A roundup of some of the more unusual items that crossed our desk recently.
Jan. 18--The state's chief insurance regulator, John Franchini, has been given a 10-day unpaid suspension for missing a meeting with his soonto-be ex-boss and for letting his employees leave work an hour early on Christmas Eve, his attorney says.
"We don't believe the charges are in any way justified," said attorney Paul Kennedy. "I stand ready to vigorously defend the superintendent against these political attacks."
Public Regulation Commission chief of staff Johnny Montoya, who will serve as interim superintendent, wouldn't say why Franchini was suspended, because it is a personnel matter.
Franchini referred questions to Kennedy, who told the Journal the official reason for the suspension was that Franchini let employees leave work an hour early on Christmas Eve and that he missed a meeting with Montoya.

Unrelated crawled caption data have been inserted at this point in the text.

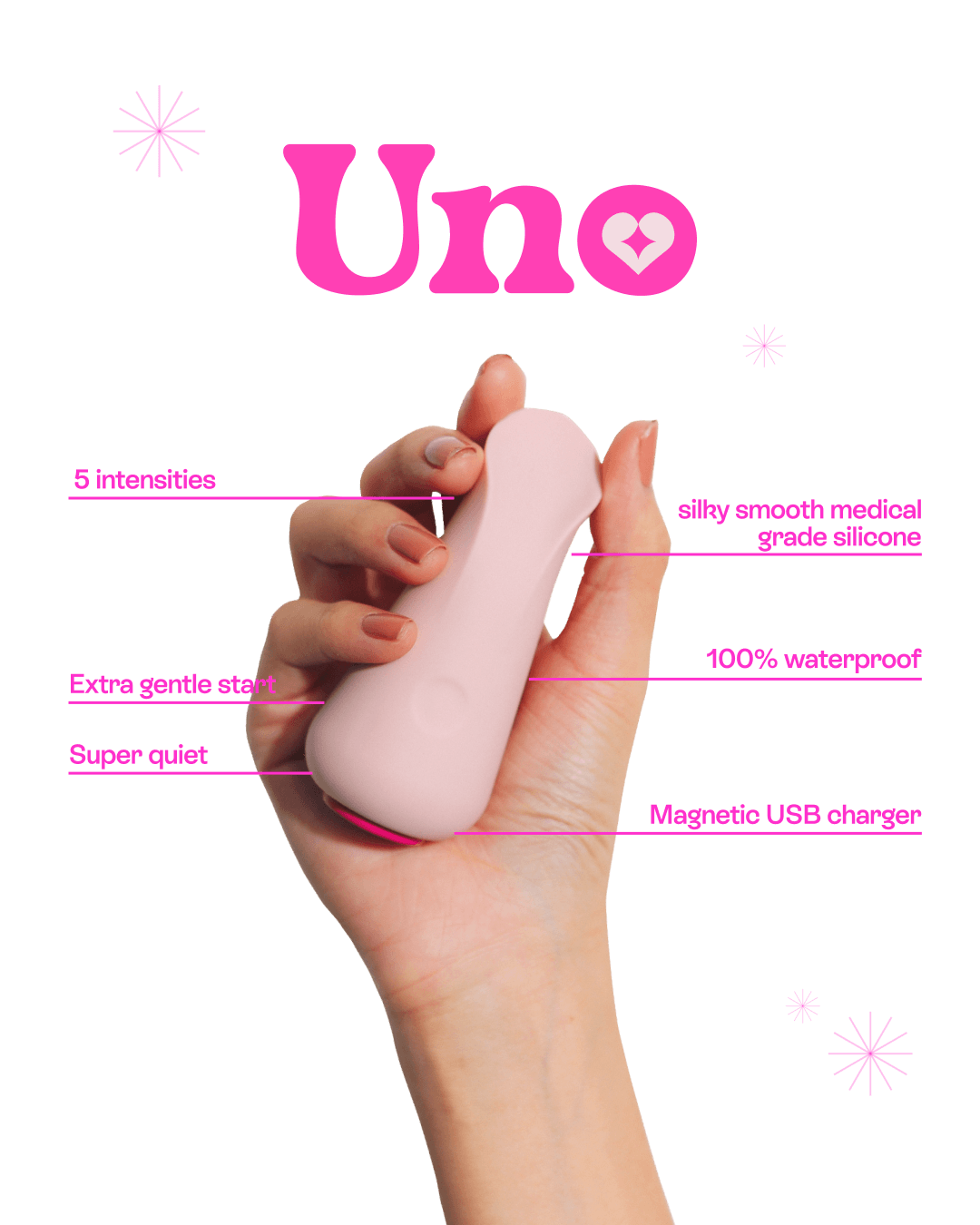 Our pleasure-friendly toy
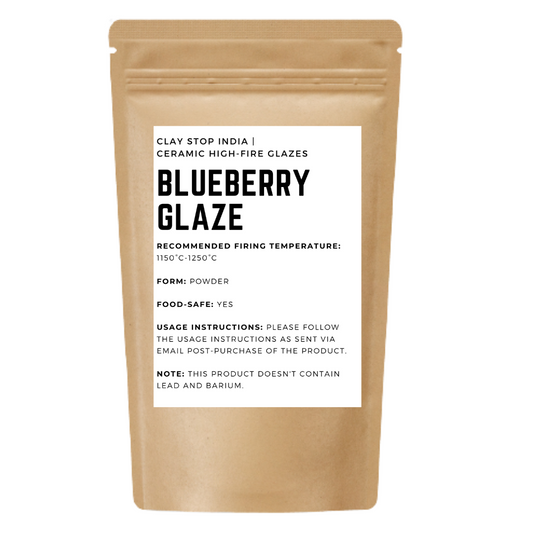 Blueberry (High-Fire Pottery Glaze)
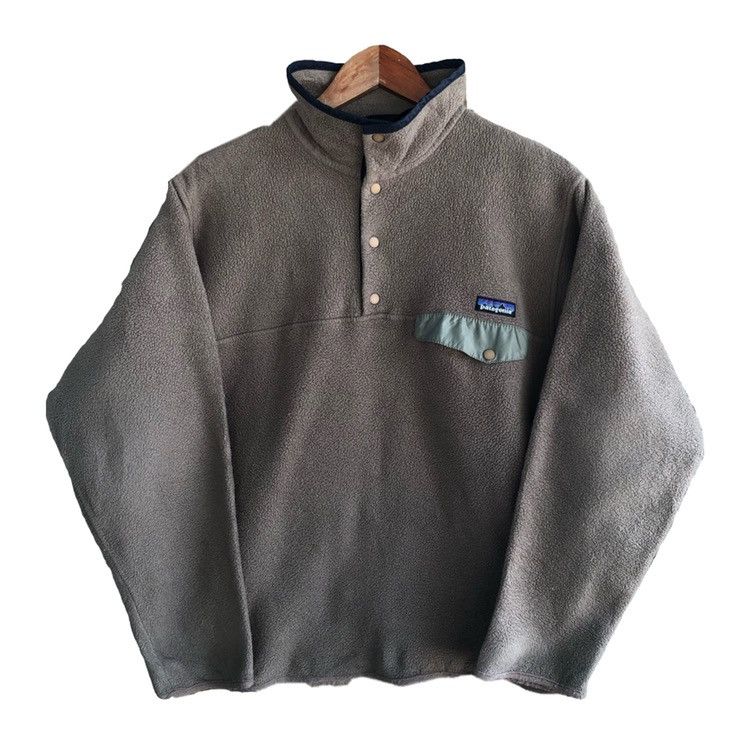 Patagonia Vintage Patagonia Synchilla Fleece Jacket Size US S / EU 44-46 / 1 - 1 Thumbnail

Three other people familiar with the situation told the Journal that Franchini angered some commissioners by discussing the Insurance Division's fiscal 2014 budget with members of Gov. Susana Martinez's administration.
Sen. Carroll Leavell, R-Jal, who operates an insurance agency in southeastern New Mexico, also said politics was at work, as has been the case since the division became part of the PRC in 1999.
Leavell said Franchini met with Gov. Susana Martinez's budget staff twice at the administration's request to discuss the division's funding needs, beginning July 1, when it will no longer be part of the PRC -- and the insurance superintendent will no longer answer to commissioners or to Montoya.
PRC Chairman Ben Hall said Thursday the budget discussions had nothing to do with what he called a disciplinary action against Franchini. He declined to comment further.
State law gives the PRC the power to hire and fire the superintendent but no authority to regulate the insurance industry. Every insurance superintendent until Franchini has either been fired or forced to resign.
On July 1, the Insurance Division, pursuant to a constitutional amendment approved by voters in November, will be removed from the PRC.
Montoya said the superintendent was notified of his suspension late Friday afternoon last week.
"It is a personnel matter, and what I will confirm is that he is on suspension, and as has been the practice of the PRC, we will not comment any further," Montoya said.
Hall said he understood the suspension was for 10 days and that Franchini would not be paid for that time. He said the suspension as a "disciplinary action and we felt like it was necessary."
Commissioner Pat Lyons referred questions to Montoya.
The Legislature during the session that started Tuesday is expected to consider bills to implement the new constitutional requirement, including a bipartisan bill Leavell is cosponsoring. Leavell said Thursday the bill is designed to "take most of the political pressure off of the (division) so it can operate in an atmosphere where the superintendent is not fearful of retaliation."
"That department operates under heavy political influence," Leavell said. "I'm looking forward to having that department moved out from under the PRC."
Kennedy said Franchini let his staff leave early on Christmas Eve because snow was degrading driving conditions on the roads to Espanola and Albuquerque and that he and two of his senior staff remained in the office to field phone calls for the last hour of the workday.
As for the meeting with Montoya that Franchini missed, Kennedy said Montoya knew Franchini would be on vacation that day.
The commission hired Franchini in July 2010 to succeed Morris Chavez, who resigned under pressure in May of that year. He earns $100,000 a year.